A former principal of a Chennai college said though no official circular or communication was issued to educational institutions by state government, administration of city colleges were orally told not to hold students union elections. Experts claim that since 2000, disallowing of union elections started.

“Violence and unrest in the campus was not the only reason for stopping students’ union election. The ruling political parties stopped it intentionally when they saw emergences of strong student leaders having affiliation to other parties,” said a former principal of a city college. Students who contested the union elections were often unofficially backed by major political parties, leading to incidents of violence at times,” added the former principal.

Experts said in at least 95 per cent of the colleges in the state elections are not held. In the few institutions where students’ union elections are held it is only for namesake as the elected representatives hardly have any say in the affairs of their college, said Ramu Manivannan, head of department of politics and public administration, University of Madras.

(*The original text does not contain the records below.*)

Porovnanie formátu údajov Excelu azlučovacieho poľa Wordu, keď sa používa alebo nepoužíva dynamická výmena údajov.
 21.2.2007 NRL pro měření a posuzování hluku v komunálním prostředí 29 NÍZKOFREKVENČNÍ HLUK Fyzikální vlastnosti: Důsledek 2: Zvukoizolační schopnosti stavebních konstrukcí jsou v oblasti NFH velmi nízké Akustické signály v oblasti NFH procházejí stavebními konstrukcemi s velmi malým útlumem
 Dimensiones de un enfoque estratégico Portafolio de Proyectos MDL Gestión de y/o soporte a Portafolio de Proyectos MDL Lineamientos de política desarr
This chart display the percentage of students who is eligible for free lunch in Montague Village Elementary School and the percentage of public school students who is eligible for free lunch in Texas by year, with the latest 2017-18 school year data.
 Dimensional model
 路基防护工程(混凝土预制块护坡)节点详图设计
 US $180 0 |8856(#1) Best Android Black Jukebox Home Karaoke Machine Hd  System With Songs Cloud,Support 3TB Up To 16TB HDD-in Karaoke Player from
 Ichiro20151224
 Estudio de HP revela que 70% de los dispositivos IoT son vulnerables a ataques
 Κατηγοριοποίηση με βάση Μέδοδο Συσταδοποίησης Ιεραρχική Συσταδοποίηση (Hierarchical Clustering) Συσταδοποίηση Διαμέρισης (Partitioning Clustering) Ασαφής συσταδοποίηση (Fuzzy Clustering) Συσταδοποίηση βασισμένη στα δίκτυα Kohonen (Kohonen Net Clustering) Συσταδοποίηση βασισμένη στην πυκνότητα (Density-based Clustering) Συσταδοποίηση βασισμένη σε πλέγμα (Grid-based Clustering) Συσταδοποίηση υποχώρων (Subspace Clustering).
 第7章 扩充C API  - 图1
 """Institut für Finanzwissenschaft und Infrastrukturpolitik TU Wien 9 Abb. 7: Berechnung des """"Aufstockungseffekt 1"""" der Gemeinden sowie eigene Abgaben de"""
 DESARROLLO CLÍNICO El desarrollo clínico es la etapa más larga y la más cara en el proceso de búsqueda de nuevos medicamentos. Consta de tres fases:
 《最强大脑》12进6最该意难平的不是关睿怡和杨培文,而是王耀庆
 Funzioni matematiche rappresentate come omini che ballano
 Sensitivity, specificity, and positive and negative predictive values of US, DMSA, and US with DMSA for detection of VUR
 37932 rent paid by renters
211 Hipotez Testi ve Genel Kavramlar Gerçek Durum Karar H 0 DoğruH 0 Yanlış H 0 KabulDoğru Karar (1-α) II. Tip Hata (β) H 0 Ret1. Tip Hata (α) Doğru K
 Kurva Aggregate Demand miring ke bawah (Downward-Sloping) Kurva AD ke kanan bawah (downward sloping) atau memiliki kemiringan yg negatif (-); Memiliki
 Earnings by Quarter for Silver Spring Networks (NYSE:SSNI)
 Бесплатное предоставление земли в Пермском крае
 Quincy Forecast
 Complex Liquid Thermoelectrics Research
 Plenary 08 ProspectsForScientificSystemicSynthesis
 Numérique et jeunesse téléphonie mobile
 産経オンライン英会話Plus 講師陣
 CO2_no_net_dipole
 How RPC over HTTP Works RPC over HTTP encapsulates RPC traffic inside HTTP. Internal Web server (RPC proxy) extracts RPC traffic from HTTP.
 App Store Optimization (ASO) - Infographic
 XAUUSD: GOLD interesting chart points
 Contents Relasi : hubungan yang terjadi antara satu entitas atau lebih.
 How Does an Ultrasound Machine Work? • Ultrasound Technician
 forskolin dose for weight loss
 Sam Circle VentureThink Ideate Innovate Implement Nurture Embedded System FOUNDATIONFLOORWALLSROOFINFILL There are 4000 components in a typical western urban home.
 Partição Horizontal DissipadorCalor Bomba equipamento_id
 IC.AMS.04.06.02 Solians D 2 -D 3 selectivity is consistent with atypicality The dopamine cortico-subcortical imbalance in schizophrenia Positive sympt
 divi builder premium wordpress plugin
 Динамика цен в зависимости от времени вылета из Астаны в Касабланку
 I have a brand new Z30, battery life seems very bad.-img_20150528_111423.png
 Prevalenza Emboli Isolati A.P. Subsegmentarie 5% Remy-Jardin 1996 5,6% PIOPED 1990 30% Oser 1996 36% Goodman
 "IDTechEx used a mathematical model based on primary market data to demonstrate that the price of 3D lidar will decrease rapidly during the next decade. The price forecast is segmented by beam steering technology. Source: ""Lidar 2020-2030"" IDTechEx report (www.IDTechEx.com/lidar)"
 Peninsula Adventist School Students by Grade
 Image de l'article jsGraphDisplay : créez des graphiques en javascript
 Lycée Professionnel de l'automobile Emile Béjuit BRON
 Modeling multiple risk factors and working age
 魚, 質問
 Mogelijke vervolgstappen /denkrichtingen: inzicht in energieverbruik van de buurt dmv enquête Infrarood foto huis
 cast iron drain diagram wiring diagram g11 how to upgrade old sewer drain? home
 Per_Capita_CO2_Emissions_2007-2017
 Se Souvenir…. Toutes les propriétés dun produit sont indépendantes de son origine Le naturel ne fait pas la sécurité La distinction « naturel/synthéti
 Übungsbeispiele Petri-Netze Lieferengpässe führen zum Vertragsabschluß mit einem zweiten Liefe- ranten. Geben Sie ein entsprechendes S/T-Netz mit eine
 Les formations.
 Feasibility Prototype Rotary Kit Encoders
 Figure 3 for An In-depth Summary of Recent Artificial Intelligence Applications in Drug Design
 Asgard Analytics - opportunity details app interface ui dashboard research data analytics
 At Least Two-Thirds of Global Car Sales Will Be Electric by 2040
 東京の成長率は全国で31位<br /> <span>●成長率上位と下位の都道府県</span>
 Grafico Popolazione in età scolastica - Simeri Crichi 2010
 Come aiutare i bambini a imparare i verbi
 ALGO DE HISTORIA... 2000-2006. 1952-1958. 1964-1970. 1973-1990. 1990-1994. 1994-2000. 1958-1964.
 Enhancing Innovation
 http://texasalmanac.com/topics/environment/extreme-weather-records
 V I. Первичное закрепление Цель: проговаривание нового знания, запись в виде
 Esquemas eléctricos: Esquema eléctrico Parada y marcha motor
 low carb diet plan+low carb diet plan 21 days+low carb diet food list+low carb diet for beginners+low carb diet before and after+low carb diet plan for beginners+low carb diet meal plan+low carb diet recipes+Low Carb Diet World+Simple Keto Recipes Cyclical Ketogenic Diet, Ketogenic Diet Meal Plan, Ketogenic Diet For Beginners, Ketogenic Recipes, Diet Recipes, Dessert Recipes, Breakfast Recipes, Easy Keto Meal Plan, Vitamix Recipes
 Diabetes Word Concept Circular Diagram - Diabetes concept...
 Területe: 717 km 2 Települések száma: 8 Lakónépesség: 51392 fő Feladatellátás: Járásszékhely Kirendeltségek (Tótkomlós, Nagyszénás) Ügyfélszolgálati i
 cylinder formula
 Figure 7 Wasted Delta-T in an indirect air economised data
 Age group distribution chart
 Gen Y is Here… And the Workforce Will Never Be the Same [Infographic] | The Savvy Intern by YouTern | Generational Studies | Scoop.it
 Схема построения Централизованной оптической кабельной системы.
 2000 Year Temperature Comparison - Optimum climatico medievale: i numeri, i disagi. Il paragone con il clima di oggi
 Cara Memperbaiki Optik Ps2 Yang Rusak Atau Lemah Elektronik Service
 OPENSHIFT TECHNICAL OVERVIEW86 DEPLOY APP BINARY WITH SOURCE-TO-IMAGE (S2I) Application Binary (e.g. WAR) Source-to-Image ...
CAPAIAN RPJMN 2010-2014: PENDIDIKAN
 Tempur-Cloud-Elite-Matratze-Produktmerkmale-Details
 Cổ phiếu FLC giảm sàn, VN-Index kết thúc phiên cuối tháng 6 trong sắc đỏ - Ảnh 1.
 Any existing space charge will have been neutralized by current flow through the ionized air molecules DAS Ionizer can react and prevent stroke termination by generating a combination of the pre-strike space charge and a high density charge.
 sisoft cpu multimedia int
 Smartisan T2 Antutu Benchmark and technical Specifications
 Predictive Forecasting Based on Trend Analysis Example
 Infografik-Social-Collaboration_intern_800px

“Universities and higher educational institutes are where students get real lessons of life...  This is where students discuss and the real issues of the society and develop their own ideology. In Tamil Nadu, such discussions have almost died out on campuses as no university holds student union elections,” Manivannan said. 

Niruban Sakkaravarthi, Tamil Nadu vice-president of Students’ Federation of India (SFI) also blamed the major political parties in the State for the slow death of student activism and politics on campuses. 
“Reputed universities like JNU are a cradle of political leaders, but in Tamil Nadu a well-planned conspiracy was made to root out political thinking from the campuses,” Sakkaravarthi charged.

“Initially, ruling political parties tried to influence the student union elections by politicising it and when things turned ugly, efforts were made to stop elections and disrupt political thinking on the campus,” Sakkaravarthi said. Leaders of Dravidian majors, however, dismiss this charge. “Leaders are not created, they emerge. It is wrong to say that youth leadership is not promoted or encouraged,” said former student leader and DMK propaganda secretary Tiruchi Siva. 

However things did turn ugly. As recently as in September 2014, a major clash took place at Presidency College after the student union election with two rival student groups attacking each other with sharp weapons and knives. Some students sustained grievous injuries during the clash following which the College issued transfer certificates to six students, including an elected office bearer of the students’ union. In 2015 the college banned union elections.

“The College has a rich legacy, it has produced many luminaries including Nobel laureates, scientists, academicians and politicians. But the violence that occurred in the college due to the elections took away all the sheen. The college earned bad name so we had to ban elections in the campus. Now there is peace and we are working hard to regain the lost glory,” R Ravanan, Presidency College principal said.
“The University Grants Commission guidelines are clear that student union elections must be held in higher educational institutes as it gives much needed exposure to students,” argued Mohammed Ibrahim, former Presidency College principal, who successfully conducted elections on campus in 2013 and 2014.

Others, however, claim students have become less politically engaged. “Students are so overburdened with studies and other things that they have lost interest in politics,” said Siva.Sakkaravarthi disagreed, pointing out the SFI had been campaigning for years for elections to be held on campus. 

Similarly, the Ambedkar Periyar Study Circle (APSC) at IIT Madras has shown the political engagement of students and the importance of students’ unions. APSC was formed in 2014 but banned in 2015 for its alleged activities. “There was huge uproar and voices were raised against the ban, following which the ban was lifted,” said Swaminathan.   “If student union elections are not allowed and students are not able to raise their voices against atrocities meted out to them then how will they respond to the issues concerning the nation and society,” asked Swaminathan.

‘clashes happen during assembly polls too’
In the few institutions where students’ union elections are held it is only for namesake as the elected representatives hardly have any say in the affairs of their college, said professor Ramu Manivannan from University of Madras. He agreed that with changing times, student politics had become synonymous with money and muscle power but believed banning elections on campuses was not the solution. “During Assembly and Lok Sabha elections also, so much violence happens, but elections are not banned. Then why are we stopping elections on the college campus” he asked. He stressed that if there is a problem then dedicated efforts are required to chalk out a solution.“By not allowing students to indulge in elections, we are driving them away from politics,” said the professor. Others concurred.